- [Task instructions] Could you copy everything from "Some ten years" down to "of the Admiralty." in the passage on the Churchills and Freemasonry below, substituting "renown" for "fame"?

- [Extract]
He was a member of the
prestigious Lodge of Antiquity No.2 and became Deputy Grand Master in 1835, when the Earl of Durham was compelled to resign on being appointed ambassador to Russia. Lord
Henry had already been honoured with the rank of Past Senior Grand Warden in
1832 and served as President of the Board of General Purposes in 1834.
On 2 September 1836 he was appointed Provincial Grand Master for
Oxfordshire and served
his Province well until his
untimely death in action, on board HMS Dolphin in the China Sea, on 2 June 1840.
A large, well-kept gravestone marks his burial in the rather small and hidden-away Protestant
cemetery in Macao. His memory was immortalised in Churchill Lodge No. 702 (now No. 478), which was founded in 1841 in his honour.
It is only appropriate
that Winston's father,
Lord Randolph Churchill (1849-1895), and his uncle, Randolph's elder brother George Charles Spencer Churchill (1844-1892), the Marquis of Blandford, should both be initiated in Churchill
Lodge on 9 February 1871.
The two brothers were excluded on 22 January 1883
- together with eleven other brethren, Oscar Wilde among them - for non-payment of dues. The brothers were subsequently reinstated, as they had been in South Africa on Her Majesty's Service.
Some ten years later another member of the Churchill family came into the Lodge when Charles Richard John Spencer Churchill (1871-1934), ninth Duke of Marlborough, and first cousin of Winston, was initiated on 7 May 1894, aged 23.
By 1911, Winston Churchill was well on his way to political success and fame, and in October 1911 was
appointed First Lord of the Admiralty.
In the knowledge that he would no longer be able to take any part whatsoever, he resigned from Studholme Lodge in July 1912, but continued his membership of the Craft.
In January 1918 a petition was presented to Grand Lodge for the formation of a new Lodge to be named Ministry of Munitions Lodge. An explanatory letter to Grand Lodge stated that 'members stationed in
London away from home', who had been brought together in the Ministry of Munitions of War, felt the need to meet in a Masonic
environment.
It also proposed Armament Lodge as an alternative name. A total of 95 brethren signed the petition, including Sir Laming Worthington-Evans, Parliamentary Secretary to the ministry, and Winston
Churchill, Minister
of Munitions.
Grand Lodge refused the
petition in a letter dated 14
January 1918 addressed to
Lieut. Alfred Lewis, Senior Warden-designate, and signed by the Grand Secretary,
P Colville Smith:
Dear Sir and Brother,
The petition for the proposed Ministry of Munitions Lodge has considered
... & I regret to have to inform you that ... the prayer thereof [cannot] be acceded to [on the grounds that] the policy of the advisors of the Grand Master has always been to decline to recommend the printing of a warrant for a new Lodge where it was intended that the membership thereto be restricted to the members of any particular department of the Civil Service
of the crown.
This was not, however, the last of Churchill's
involvement with petitions to Grand Lodge. During
this period of tension and patriotic fervour, Clementine Churchill, Winston's energetic and supportive wife, often visited munitions
factories throughout England.
In early November 1917
she visited the Rees Roturbo
Manufacturing Company, known as the Ponder's End Shell Works, near Enfield in North London.

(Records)
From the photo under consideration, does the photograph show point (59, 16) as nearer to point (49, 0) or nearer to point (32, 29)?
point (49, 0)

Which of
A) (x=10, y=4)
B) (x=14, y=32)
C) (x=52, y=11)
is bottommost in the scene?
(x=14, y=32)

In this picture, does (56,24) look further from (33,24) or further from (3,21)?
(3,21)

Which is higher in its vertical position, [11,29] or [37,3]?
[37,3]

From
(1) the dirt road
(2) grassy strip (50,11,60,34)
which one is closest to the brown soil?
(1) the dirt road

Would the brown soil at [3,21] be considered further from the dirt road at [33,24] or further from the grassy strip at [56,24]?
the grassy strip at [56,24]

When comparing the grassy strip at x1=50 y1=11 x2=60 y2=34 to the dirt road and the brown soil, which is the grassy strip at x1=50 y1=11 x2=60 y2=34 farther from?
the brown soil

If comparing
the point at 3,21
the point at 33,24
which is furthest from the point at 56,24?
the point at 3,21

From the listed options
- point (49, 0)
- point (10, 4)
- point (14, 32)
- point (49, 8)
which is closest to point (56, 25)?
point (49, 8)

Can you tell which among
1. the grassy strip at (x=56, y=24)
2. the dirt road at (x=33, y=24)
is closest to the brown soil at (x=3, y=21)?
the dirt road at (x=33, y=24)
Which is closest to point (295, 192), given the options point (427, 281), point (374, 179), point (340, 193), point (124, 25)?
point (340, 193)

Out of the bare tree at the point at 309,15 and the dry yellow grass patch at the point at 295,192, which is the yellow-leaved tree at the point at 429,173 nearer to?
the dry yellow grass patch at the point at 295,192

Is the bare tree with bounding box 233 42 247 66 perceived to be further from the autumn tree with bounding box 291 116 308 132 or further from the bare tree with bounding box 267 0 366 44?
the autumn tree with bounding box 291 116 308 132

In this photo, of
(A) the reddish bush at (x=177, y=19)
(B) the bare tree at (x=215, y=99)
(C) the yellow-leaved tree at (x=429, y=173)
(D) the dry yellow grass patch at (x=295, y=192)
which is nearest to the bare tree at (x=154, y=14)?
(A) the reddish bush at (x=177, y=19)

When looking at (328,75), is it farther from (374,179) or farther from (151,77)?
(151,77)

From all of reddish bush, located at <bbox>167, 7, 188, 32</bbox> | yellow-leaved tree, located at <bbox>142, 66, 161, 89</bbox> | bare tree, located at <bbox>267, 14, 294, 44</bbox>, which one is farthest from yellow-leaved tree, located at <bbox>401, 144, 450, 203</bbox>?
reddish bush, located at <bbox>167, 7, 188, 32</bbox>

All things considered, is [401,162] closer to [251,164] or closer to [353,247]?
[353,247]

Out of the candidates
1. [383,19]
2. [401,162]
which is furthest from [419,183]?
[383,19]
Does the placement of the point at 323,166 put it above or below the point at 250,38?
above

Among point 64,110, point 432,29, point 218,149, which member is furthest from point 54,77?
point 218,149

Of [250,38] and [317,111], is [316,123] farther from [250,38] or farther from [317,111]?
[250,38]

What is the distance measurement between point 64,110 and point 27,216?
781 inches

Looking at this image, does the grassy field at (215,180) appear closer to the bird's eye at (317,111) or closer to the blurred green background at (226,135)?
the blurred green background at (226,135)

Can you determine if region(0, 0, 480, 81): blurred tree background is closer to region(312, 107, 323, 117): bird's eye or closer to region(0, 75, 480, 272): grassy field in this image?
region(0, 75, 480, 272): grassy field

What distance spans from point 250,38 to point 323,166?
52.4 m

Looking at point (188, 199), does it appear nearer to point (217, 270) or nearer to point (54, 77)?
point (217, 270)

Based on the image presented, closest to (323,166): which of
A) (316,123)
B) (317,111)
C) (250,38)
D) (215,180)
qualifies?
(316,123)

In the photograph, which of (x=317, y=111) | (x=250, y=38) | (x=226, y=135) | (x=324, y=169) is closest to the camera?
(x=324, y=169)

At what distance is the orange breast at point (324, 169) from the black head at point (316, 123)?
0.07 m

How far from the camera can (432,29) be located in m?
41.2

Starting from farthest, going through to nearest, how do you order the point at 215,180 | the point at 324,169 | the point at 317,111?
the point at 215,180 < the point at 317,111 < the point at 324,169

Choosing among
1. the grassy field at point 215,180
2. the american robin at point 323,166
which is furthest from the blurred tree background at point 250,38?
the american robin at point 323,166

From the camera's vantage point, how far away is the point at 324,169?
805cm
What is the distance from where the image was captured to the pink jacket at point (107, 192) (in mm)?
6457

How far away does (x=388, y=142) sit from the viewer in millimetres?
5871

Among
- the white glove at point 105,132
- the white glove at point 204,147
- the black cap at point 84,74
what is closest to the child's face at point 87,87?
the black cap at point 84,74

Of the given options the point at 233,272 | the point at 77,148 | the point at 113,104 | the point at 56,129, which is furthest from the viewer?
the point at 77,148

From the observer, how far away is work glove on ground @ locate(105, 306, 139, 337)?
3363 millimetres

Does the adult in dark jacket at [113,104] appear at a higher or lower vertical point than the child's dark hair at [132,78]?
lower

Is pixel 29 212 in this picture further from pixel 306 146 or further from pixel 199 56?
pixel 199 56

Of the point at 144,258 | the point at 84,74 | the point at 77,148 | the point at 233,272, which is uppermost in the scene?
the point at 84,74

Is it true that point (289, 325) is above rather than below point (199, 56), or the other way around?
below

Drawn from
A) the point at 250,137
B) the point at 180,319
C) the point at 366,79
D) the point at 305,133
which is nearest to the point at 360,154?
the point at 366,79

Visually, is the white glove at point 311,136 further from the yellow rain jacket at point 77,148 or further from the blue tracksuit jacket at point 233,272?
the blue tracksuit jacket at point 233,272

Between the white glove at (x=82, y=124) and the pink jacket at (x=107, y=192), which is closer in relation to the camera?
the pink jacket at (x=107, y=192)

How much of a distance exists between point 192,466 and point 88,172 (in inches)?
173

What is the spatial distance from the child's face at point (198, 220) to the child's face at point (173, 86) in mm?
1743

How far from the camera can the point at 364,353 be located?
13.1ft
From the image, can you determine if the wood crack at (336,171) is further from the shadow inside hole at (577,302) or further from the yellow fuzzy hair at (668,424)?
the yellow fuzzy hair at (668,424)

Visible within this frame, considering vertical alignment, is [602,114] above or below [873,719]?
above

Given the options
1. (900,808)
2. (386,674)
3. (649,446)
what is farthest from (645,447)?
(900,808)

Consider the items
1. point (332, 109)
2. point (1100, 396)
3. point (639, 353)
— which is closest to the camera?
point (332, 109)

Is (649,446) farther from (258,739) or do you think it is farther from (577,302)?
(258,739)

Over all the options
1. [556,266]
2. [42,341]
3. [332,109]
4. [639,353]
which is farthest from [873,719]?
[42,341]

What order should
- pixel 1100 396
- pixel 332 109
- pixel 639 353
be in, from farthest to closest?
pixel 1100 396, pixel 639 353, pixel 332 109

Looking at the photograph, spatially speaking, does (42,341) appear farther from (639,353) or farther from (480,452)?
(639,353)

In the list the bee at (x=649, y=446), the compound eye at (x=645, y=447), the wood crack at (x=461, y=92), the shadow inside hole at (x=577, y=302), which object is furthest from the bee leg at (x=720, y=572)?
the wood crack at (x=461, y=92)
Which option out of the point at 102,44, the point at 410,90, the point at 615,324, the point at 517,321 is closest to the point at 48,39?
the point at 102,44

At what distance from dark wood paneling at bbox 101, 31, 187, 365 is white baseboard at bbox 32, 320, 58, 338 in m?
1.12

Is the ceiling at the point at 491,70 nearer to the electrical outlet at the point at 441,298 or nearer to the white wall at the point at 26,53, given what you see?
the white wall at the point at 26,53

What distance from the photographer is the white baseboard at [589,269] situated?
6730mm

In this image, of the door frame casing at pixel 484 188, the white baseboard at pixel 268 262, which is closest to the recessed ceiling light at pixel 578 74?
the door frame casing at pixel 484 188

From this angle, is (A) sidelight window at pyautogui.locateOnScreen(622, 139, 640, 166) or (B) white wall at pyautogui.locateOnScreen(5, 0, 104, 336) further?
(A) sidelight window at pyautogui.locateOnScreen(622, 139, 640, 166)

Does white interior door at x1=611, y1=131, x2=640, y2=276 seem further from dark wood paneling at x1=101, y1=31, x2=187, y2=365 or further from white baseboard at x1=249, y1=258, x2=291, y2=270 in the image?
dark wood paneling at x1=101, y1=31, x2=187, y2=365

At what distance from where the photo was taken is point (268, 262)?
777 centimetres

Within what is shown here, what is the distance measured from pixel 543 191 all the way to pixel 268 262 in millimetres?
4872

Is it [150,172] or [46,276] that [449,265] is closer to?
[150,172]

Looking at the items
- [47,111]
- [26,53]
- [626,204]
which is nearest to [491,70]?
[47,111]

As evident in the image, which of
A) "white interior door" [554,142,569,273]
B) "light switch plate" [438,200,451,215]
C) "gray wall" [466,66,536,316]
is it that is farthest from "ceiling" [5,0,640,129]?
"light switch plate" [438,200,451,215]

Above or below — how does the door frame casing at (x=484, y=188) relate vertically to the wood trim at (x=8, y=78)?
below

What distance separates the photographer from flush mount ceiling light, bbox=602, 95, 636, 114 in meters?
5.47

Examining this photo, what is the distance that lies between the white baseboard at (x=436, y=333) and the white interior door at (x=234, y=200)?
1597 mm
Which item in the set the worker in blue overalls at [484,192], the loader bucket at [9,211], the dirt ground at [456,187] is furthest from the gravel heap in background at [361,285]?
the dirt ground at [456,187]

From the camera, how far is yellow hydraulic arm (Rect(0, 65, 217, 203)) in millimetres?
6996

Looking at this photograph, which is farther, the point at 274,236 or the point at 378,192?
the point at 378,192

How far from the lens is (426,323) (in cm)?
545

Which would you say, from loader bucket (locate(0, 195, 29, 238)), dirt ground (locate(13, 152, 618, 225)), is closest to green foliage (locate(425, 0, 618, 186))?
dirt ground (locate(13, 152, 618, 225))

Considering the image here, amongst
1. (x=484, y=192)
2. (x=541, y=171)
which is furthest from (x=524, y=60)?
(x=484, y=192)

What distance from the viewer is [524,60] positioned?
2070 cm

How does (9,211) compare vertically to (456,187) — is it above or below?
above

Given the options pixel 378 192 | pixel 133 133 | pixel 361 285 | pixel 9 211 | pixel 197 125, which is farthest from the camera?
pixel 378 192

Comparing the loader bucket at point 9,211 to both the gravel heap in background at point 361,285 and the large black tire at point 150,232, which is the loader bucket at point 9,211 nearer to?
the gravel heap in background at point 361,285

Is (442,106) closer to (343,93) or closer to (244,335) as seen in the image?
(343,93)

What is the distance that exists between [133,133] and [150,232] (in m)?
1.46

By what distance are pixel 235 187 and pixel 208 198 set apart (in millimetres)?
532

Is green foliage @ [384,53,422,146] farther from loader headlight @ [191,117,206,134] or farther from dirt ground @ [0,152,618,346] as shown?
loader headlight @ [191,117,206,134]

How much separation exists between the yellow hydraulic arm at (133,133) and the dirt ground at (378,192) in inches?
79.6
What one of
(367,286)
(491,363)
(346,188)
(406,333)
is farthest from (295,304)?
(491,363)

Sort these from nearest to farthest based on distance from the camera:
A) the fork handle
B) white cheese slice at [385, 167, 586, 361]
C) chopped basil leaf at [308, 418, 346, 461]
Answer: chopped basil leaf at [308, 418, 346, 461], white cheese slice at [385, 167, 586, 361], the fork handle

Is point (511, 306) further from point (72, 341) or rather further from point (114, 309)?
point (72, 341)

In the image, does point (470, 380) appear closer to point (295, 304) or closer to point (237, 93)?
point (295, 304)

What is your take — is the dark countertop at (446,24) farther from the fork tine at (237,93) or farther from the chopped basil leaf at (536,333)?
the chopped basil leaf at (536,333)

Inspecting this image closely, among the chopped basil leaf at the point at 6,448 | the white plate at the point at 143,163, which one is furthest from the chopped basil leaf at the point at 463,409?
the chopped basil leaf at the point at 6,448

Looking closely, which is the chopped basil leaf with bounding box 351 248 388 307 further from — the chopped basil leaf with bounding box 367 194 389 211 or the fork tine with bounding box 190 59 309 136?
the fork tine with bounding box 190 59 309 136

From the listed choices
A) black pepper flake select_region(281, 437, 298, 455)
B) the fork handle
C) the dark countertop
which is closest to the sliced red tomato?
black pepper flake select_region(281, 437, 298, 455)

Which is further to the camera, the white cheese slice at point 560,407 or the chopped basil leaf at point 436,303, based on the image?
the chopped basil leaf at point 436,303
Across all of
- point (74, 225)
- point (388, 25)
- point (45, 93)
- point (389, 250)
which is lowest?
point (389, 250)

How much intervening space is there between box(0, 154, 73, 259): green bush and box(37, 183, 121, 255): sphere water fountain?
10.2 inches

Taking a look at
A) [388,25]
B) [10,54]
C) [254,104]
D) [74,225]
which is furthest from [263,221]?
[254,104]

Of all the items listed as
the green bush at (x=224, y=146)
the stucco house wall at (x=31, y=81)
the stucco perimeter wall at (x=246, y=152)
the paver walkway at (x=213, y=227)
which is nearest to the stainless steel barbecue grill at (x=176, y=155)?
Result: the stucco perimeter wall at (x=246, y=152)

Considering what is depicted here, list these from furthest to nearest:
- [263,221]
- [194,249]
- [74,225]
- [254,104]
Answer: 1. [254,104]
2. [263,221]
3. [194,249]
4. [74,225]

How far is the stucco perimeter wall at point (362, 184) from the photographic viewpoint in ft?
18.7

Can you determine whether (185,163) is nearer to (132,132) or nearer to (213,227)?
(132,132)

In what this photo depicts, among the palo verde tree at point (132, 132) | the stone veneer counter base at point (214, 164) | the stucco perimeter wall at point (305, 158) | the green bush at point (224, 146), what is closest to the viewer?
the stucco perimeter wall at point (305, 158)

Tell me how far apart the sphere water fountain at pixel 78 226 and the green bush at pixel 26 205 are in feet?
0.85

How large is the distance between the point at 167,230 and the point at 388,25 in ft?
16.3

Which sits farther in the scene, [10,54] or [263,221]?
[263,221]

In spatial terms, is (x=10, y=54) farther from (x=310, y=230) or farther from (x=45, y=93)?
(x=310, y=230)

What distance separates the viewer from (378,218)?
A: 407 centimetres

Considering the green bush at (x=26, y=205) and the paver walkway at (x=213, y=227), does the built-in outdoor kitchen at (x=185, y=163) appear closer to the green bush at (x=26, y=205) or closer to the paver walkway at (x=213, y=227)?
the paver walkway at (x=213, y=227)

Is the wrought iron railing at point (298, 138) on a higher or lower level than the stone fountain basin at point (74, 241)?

- [Result of this exercise]
Some ten years later another member of the Churchill family came into the Lodge when Charles Richard John Spencer Churchill (1871-1934), ninth Duke of Marlborough, and first cousin of Winston, was initiated on 7 May 1894, aged 23.
By 1911, Winston Churchill was well on his way to political success and renown, and in October 1911 was
appointed First Lord of the Admiralty.